▶ **Work instructions**: Every entry needs to be given again exactly as it reads.

▶ **Supplied information**:
· · ·

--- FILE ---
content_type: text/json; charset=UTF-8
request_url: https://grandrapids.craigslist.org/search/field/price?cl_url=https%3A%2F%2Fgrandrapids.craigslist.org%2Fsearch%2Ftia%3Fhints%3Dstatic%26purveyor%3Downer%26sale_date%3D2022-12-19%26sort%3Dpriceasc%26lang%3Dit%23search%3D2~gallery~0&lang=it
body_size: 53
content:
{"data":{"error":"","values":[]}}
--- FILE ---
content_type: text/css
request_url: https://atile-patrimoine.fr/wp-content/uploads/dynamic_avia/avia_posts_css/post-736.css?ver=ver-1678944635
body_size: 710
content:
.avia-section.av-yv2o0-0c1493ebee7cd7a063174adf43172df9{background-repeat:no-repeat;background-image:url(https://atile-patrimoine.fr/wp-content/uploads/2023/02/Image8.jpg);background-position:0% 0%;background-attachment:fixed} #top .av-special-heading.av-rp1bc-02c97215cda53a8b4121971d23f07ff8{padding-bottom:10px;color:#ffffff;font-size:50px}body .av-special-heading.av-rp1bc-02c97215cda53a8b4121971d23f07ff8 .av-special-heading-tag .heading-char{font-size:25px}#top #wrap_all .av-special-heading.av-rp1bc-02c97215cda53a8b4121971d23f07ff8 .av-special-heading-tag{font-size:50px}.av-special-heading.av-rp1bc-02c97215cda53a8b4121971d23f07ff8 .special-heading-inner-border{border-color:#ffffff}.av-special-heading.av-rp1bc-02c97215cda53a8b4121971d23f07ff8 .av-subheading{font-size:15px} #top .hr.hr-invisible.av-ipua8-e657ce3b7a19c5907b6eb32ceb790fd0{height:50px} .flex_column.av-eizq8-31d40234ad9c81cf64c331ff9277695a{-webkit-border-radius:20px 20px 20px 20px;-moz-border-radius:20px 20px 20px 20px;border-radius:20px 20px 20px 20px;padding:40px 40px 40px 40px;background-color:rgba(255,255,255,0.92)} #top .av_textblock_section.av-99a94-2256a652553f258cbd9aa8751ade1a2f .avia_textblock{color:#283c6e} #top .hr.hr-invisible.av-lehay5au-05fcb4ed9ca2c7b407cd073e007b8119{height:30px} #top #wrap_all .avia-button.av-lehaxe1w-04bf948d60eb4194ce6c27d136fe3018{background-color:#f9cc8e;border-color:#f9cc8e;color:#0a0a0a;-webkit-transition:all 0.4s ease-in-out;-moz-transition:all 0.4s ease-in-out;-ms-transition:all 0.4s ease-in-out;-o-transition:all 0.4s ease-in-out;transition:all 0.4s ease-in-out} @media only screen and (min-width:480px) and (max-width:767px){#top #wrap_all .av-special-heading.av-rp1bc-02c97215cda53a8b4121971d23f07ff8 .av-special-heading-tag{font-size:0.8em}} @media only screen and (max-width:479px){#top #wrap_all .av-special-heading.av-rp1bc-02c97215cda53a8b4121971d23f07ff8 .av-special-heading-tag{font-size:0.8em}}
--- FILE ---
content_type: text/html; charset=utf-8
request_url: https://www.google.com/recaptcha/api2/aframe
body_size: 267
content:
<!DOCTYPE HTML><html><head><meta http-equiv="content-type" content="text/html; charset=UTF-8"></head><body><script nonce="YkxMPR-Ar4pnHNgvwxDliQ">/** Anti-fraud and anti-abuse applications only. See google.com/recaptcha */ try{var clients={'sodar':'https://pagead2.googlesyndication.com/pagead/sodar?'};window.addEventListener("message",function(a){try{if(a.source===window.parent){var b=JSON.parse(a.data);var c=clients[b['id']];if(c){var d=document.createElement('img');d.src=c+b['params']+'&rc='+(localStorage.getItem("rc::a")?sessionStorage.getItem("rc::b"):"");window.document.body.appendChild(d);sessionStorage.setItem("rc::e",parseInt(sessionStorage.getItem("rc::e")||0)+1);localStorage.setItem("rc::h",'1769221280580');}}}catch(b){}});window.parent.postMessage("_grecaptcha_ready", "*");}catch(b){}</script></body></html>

· · ·

▶ **Solution to the exercise**:
--- FILE ---
content_type: text/json; charset=UTF-8
request_url: https://grandrapids.craigslist.org/search/field/price?cl_url=https%3A%2F%2Fgrandrapids.craigslist.org%2Fsearch%2Ftia%3Fhints%3Dstatic%26purveyor%3Downer%26sale_date%3D2022-12-19%26sort%3Dpriceasc%26lang%3Dit%23search%3D2~gallery~0&lang=it
body_size: 53
content:
{"data":{"error":"","values":[]}}
--- FILE ---
content_type: text/css
request_url: https://atile-patrimoine.fr/wp-content/uploads/dynamic_avia/avia_posts_css/post-736.css?ver=ver-1678944635
body_size: 710
content:
.avia-section.av-yv2o0-0c1493ebee7cd7a063174adf43172df9{background-repeat:no-repeat;background-image:url(https://atile-patrimoine.fr/wp-content/uploads/2023/02/Image8.jpg);background-position:0% 0%;background-attachment:fixed} #top .av-special-heading.av-rp1bc-02c97215cda53a8b4121971d23f07ff8{padding-bottom:10px;color:#ffffff;font-size:50px}body .av-special-heading.av-rp1bc-02c97215cda53a8b4121971d23f07ff8 .av-special-heading-tag .heading-char{font-size:25px}#top #wrap_all .av-special-heading.av-rp1bc-02c97215cda53a8b4121971d23f07ff8 .av-special-heading-tag{font-size:50px}.av-special-heading.av-rp1bc-02c97215cda53a8b4121971d23f07ff8 .special-heading-inner-border{border-color:#ffffff}.av-special-heading.av-rp1bc-02c97215cda53a8b4121971d23f07ff8 .av-subheading{font-size:15px} #top .hr.hr-invisible.av-ipua8-e657ce3b7a19c5907b6eb32ceb790fd0{height:50px} .flex_column.av-eizq8-31d40234ad9c81cf64c331ff9277695a{-webkit-border-radius:20px 20px 20px 20px;-moz-border-radius:20px 20px 20px 20px;border-radius:20px 20px 20px 20px;padding:40px 40px 40px 40px;background-color:rgba(255,255,255,0.92)} #top .av_textblock_section.av-99a94-2256a652553f258cbd9aa8751ade1a2f .avia_textblock{color:#283c6e} #top .hr.hr-invisible.av-lehay5au-05fcb4ed9ca2c7b407cd073e007b8119{height:30px} #top #wrap_all .avia-button.av-lehaxe1w-04bf948d60eb4194ce6c27d136fe3018{background-color:#f9cc8e;border-color:#f9cc8e;color:#0a0a0a;-webkit-transition:all 0.4s ease-in-out;-moz-transition:all 0.4s ease-in-out;-ms-transition:all 0.4s ease-in-out;-o-transition:all 0.4s ease-in-out;transition:all 0.4s ease-in-out} @media only screen and (min-width:480px) and (max-width:767px){#top #wrap_all .av-special-heading.av-rp1bc-02c97215cda53a8b4121971d23f07ff8 .av-special-heading-tag{font-size:0.8em}} @media only screen and (max-width:479px){#top #wrap_all .av-special-heading.av-rp1bc-02c97215cda53a8b4121971d23f07ff8 .av-special-heading-tag{font-size:0.8em}}
--- FILE ---
content_type: text/html; charset=utf-8
request_url: https://www.google.com/recaptcha/api2/aframe
body_size: 267
content:
<!DOCTYPE HTML><html><head><meta http-equiv="content-type" content="text/html; charset=UTF-8"></head><body><script nonce="YkxMPR-Ar4pnHNgvwxDliQ">/** Anti-fraud and anti-abuse applications only. See google.com/recaptcha */ try{var clients={'sodar':'https://pagead2.googlesyndication.com/pagead/sodar?'};window.addEventListener("message",function(a){try{if(a.source===window.parent){var b=JSON.parse(a.data);var c=clients[b['id']];if(c){var d=document.createElement('img');d.src=c+b['params']+'&rc='+(localStorage.getItem("rc::a")?sessionStorage.getItem("rc::b"):"");window.document.body.appendChild(d);sessionStorage.setItem("rc::e",parseInt(sessionStorage.getItem("rc::e")||0)+1);localStorage.setItem("rc::h",'1769221280580');}}}catch(b){}});window.parent.postMessage("_grecaptcha_ready", "*");}catch(b){}</script></body></html>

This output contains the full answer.